Elliott Bryce Foulkes and Maria Smit first crossed paths when they were studying a Bachelor of Design at UNSW College of Fine Arts (COFA), now Art & Design.

“We met during the first few weeks of studying and bonded over a shared interest in graphic design and textiles,” says Maria.

Throughout their studies the duo developed an ongoing collaborative practice before working together in studios over the following years.

Maria was born in Launceston and has since lived and worked in Sydney as a designer specialising in campaign and identity design. Elliott, who originally hails from Dubbo, is a Sydney-based art director and designer with a focus on designing identities and publications.

“Our practices occupy traditional applied contexts, in addition to non-applied experimental areas and self-imagined projects,” Elliott says.
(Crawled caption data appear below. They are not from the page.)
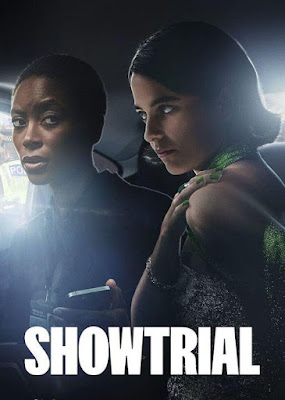 Showtrial Series Poster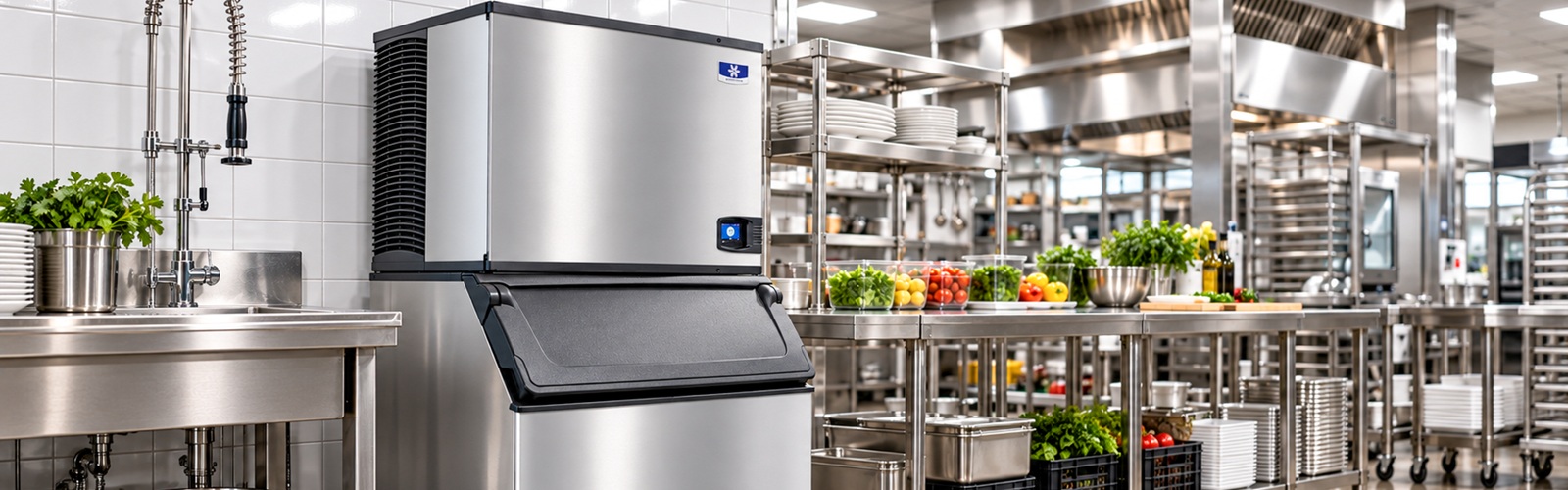 Commercial Ice Machines and GEMS Compliance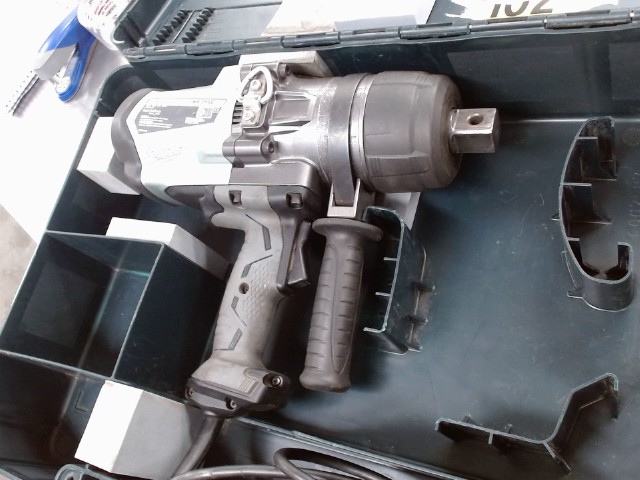 Impact electrique 1'' electrique+case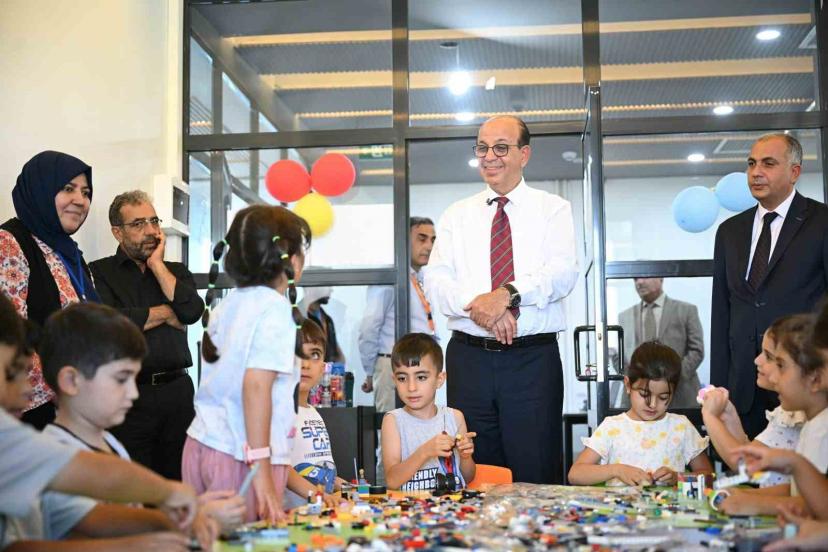Yeşilyurt Bilim Merkezi Atölye Eğitimlerinin kayıtları başladı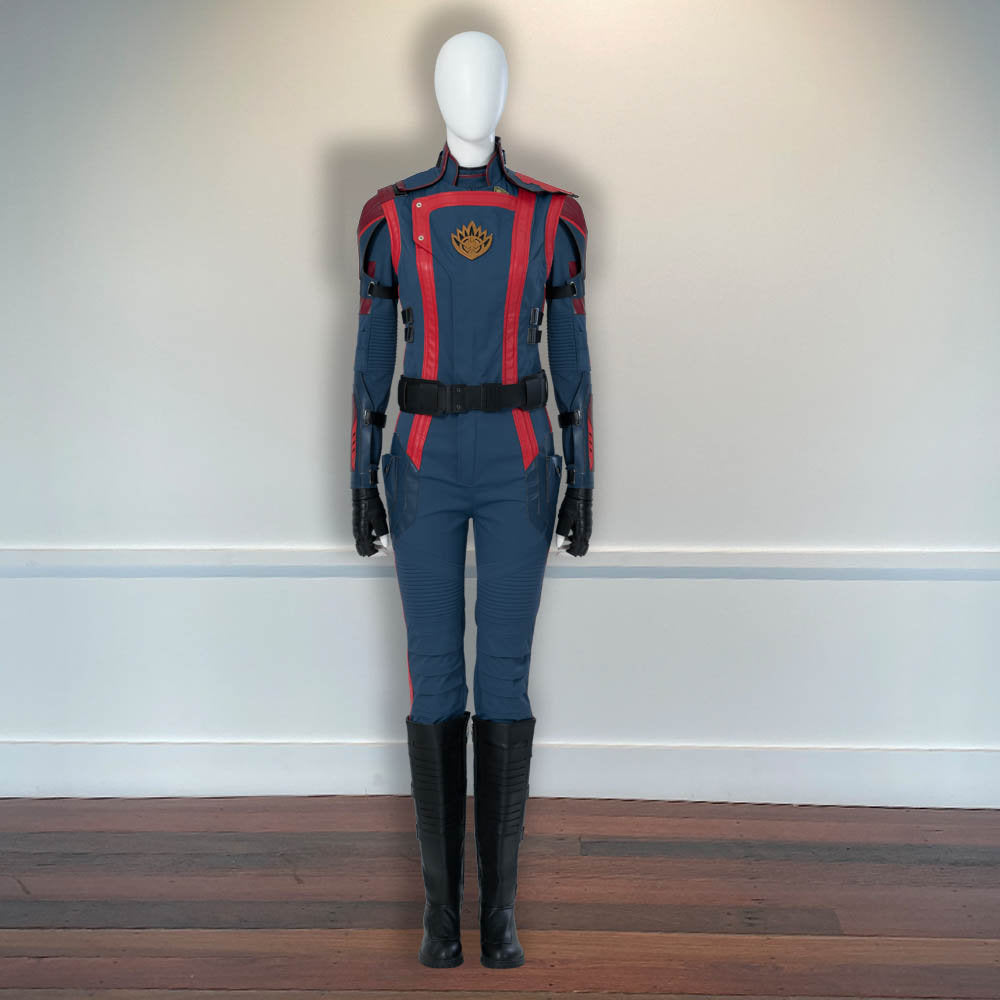 Cosplay Costume Outfit Gamora Mantis Halloween Outfit Guardians Of The Galaxy Vol 3 Female Team Uniform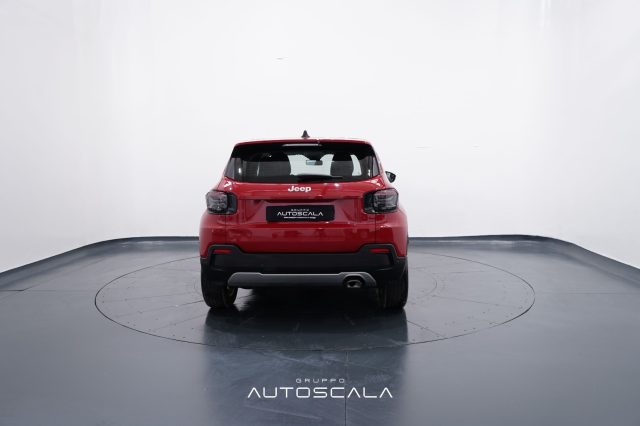 JEEP Avenger usata, con Autoradio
A pivotal moment for the pair came in 2014 when they collaborated on the public design for safARI – the fringe event for the Biennale of Sydney. It was here they created their “first tangible outcome as a collaborative”.  

The multidisciplinary designers are now exhibiting at UNSW Galleries. Their collection, Order of Events, explores how graphic design contributes to and creates space, occupying overlooked surfaces, scaffolds and supports, and elaborating on traditional print media and objects. The work is accompanied by an essay written by editor of Running Dog, Naomi Riddle.

“We are focused on how graphic design works as a material in addition to its perception as a process,” Maria says.

Order of Events is an experimental design exhibition that questions how graphic design interacts with gallery and museum contexts, how these relationships might operate if upturned or reorganised, and what it means to exhibit graphic design in the first place,” says Elliott.

Working with the formal tropes of visual identity and collateral, the exhibition reflects on the dynamics between exhibited artwork and conventional design methodologies.

Sydney-based curator and art critic Susan Charlton described the collection as foregrounding “those elements of museum design that usually hover between the politely functional and the invisible.

"Drawing from the Australian Type Book of 1934 as their inspiration and de facto object, they play with typography, visual identity, directional signage, label systems, display materials and exhibition furniture to flip the order of things and make ambient objects the subject," she says.

Order of Events continues at UNSW Galleries until 1 June.